Part 3: Ethical Duties
36 What are challenges to deontology?
Deontology is a powerful framework that often makes much intuitive sense, because personal ethics often derive from a sense of duty and rights. As with utilitarianism, however, it faces challenges.
First, consider the caveats we raised at the end of the prior Question. Suppose, based on Kantian thought, one decided that breaking promises was always unethical. Would one keep that commitment if another’s life was on the line? It can be hard to consistently live up to the requirements of the principles of universalizability.
This is illustrated in the second problem, which we term the “bad maxim” problem. Suppose someone had a maxim that stated “I will rob banks, because I want the banking system to fail.” Is this universalizable? Yes! If everyone robbed banks, then the banking system would, in fact, likely fail. The why (ruin banks) is still achievable if the do (rob banks) is done by everyone. Thus, we might consider such an outcome ethical under the principles we just considered. Since robbing banks is obviously not ethical, we have a problem. To justify our intuitive sense of ethics, we need to begin with a maxim that is ethical in the first place. We thus end with circular reasoning: to be ethical, one should have a universalizable maxim, but that maxim needs to be ethical to begin with!
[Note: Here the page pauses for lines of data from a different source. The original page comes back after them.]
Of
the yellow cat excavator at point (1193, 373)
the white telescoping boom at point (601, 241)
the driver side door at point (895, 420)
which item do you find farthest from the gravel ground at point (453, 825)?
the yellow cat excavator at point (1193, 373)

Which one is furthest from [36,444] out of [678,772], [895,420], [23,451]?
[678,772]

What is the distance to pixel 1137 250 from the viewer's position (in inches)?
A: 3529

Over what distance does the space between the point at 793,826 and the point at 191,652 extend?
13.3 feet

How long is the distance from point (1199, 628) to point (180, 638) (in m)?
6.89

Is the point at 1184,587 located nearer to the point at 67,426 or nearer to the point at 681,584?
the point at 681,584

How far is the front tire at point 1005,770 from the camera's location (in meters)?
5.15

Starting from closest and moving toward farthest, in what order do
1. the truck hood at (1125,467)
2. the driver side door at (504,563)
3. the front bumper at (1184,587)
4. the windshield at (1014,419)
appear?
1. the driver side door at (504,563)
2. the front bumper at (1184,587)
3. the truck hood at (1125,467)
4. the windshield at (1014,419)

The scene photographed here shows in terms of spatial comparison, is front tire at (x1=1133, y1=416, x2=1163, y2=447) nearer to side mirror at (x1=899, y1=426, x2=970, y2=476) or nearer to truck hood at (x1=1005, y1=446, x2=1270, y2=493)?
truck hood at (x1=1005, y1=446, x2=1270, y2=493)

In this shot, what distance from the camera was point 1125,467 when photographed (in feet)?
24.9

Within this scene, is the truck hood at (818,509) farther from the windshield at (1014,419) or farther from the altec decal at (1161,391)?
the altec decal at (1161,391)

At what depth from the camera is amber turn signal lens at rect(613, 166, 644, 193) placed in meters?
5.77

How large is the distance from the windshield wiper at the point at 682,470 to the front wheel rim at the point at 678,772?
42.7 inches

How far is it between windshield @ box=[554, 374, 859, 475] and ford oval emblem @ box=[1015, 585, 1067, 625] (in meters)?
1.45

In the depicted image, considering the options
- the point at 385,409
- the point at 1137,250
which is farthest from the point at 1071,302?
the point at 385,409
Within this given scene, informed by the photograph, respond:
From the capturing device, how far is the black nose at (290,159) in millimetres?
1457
Our next ethical framework will address this challenge.
Third, deontology may be difficult to apply in a business setting. While calculating costs and benefits to others may come naturally in a field influenced heavily by economists and accountants, making business decisions based on more abstract concepts such as rights and duties may be more complicated.
For more on rights as a basis for ethics, see Rights from the Markulla Center.
Exercises
- For the company you have been considering in these exercises, consider when it may have used people as a means rather than as an end. Was this action unethical under deontology? Would it be ethical under utilitarianism?